A recent review of 70 health public expenditure reviews caried out in the 2000s has found that equity- and poverty-focused issues were the most frequent policy challenge identified. As health is also a frequently decentralised function, many of the lessons of the education report might also be useful for the health sector. Health sector-wide approaches helped countries allocate aid more in line with their own – rather than donor – priorities, leading to lower fungibility of health aid, and had positive effects on reducing infant mortality.
Staying on the topic of health, last week the WHO held its biannual meeting on Fiscal Space, Public Financial Management and Health Financing. I look forward to the conference recordings and report coming out, but in the meantime the conference materials provide much food for thought across issues such as how PFM systems have (and should) adapt to the challenge of Covid-19, budget execution in the health system, and how to best get funds to frontline health facilities.
The role of the legislature in shaping the budget is frequently underplayed, perhaps from the perception that legislatures are dominated by the executive in many lower-income countries. This is an interesting case study of an instance of improved legislative scrutiny of the health budget in Uganda in 2012, showing that improved scrutiny is possible even in countries with a strong executive and political system dominated by patronage. It argues that civil society engagement and female members of parliament were crucial to the process.
Understanding the global tax deal
The global deal on a 15% minimum corporate tax rate comes against the background of significant falls in corporate tax rates over the last three decades, and low-income countries relying on corporate taxes for a greater proportion of their overall revenues than high-income countries. These two facts have sparked contrasting reactions. G7 finance ministers hailed it as historic. Richard Murphy argues that it deserves to be celebrated as major progress despite the rate being too low and it not giving enough revenues to lower-income countries. Eurodad has warned it may lead to a ‘race to the minimum’ and the Tax Justice Network argues that it is an unfair deal and shows it is time for tax negotiations to be moved to the United Nations. The International Centre for Tax and Development has collected a nice round-up of different views from a number of countries. It is notable that Kenya, Nigeria, Pakistan and Sri Lanka did not sign.

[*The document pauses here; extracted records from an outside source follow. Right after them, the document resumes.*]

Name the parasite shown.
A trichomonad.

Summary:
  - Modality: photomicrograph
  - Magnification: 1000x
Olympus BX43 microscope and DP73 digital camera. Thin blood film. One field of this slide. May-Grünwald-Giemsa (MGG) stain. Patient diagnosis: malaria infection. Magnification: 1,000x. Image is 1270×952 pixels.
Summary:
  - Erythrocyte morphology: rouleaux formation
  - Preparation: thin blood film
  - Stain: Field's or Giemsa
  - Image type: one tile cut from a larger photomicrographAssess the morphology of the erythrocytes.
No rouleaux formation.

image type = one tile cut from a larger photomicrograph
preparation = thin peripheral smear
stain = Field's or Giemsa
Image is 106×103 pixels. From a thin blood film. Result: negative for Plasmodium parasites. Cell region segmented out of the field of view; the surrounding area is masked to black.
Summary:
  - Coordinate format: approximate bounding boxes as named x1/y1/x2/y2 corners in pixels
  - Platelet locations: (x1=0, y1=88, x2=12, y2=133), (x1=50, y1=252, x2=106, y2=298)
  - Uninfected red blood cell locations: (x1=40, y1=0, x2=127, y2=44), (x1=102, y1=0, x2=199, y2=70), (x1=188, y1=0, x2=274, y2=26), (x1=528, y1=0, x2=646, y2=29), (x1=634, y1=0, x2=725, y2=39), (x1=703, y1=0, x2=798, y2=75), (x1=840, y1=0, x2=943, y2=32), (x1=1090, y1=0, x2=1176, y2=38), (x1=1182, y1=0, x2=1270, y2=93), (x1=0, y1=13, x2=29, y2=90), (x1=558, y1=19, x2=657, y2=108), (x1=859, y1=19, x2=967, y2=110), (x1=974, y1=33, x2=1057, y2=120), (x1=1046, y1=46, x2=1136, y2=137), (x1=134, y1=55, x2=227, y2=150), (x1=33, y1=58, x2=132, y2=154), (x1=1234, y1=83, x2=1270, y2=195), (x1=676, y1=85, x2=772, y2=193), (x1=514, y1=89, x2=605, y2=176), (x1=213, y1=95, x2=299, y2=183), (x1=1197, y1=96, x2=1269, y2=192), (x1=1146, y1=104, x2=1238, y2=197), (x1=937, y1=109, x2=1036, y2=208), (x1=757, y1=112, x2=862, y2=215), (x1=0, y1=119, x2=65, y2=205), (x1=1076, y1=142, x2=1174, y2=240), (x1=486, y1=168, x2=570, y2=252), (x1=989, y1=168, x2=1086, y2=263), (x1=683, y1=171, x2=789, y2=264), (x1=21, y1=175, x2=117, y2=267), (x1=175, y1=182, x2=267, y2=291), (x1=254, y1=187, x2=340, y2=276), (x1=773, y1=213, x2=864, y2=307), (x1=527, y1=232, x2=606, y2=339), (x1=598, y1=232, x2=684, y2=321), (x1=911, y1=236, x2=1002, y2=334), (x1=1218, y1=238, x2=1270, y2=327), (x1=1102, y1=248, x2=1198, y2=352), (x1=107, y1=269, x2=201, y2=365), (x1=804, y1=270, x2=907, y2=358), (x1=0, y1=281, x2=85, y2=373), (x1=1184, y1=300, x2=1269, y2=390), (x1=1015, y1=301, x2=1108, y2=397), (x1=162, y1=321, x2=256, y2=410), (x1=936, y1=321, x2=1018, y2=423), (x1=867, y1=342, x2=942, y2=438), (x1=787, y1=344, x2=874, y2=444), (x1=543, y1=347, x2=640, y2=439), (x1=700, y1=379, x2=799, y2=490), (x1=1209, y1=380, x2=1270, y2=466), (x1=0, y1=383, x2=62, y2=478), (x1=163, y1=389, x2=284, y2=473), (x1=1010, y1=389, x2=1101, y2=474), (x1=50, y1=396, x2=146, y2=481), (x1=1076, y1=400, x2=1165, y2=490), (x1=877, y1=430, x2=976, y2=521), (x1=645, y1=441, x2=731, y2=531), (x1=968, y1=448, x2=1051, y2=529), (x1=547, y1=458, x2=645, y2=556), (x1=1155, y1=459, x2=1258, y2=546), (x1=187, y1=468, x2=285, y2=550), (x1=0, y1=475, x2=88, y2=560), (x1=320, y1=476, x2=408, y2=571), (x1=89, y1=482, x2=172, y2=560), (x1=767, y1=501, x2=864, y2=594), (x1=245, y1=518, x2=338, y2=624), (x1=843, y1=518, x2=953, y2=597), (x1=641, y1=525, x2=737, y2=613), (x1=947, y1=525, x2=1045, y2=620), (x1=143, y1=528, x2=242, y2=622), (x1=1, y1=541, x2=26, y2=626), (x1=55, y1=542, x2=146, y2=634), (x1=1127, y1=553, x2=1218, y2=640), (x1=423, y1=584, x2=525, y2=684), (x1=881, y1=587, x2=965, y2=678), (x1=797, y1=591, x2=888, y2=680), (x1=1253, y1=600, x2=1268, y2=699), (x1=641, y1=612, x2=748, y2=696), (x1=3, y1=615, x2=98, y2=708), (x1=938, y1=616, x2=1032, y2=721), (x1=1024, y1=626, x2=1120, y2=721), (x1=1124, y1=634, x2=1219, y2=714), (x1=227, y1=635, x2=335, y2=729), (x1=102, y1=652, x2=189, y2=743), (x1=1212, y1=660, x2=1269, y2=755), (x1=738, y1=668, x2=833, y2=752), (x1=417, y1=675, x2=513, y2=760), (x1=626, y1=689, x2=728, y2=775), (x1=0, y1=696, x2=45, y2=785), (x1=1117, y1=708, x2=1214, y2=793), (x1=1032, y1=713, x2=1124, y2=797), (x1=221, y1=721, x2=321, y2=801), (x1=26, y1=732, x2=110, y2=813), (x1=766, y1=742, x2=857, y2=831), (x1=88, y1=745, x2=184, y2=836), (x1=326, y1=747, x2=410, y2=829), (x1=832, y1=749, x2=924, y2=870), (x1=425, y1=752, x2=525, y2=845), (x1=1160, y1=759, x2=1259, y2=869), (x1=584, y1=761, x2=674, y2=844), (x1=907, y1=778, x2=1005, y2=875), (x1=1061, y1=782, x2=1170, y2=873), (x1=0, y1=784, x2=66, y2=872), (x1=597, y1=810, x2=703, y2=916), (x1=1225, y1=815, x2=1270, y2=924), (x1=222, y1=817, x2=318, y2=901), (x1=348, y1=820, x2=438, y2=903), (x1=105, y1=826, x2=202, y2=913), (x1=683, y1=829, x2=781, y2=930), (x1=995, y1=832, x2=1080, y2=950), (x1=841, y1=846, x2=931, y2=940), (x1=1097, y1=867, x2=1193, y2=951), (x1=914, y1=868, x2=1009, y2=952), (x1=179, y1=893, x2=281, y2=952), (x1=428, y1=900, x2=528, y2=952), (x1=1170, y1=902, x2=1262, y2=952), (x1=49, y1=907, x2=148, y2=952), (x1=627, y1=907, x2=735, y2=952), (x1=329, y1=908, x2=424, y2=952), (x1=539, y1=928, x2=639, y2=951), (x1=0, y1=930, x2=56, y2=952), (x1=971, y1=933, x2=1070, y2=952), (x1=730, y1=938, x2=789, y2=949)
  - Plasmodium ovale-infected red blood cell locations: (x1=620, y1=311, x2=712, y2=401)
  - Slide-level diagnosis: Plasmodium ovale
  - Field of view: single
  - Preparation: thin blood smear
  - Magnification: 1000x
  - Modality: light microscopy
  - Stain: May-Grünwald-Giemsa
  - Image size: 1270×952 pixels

A new ODI working paper looks at why a global deal was needed, how the reforms are likely to work in practice and what the potential impacts on lower-income countries will be. It argues that the reforms are significant but do not fundamentally change the international tax system, as other proposals that had been put forward would have done. Whilst the revenue impacts are uncertain, they are likely to be relatively modest, and the OECD’s estimates of the benefits to lower-income countries of multinationals reducing tax avoidance are likely to be too high. Efforts by lower-income countries to build capacity to tackle international tax avoidance will need to continue.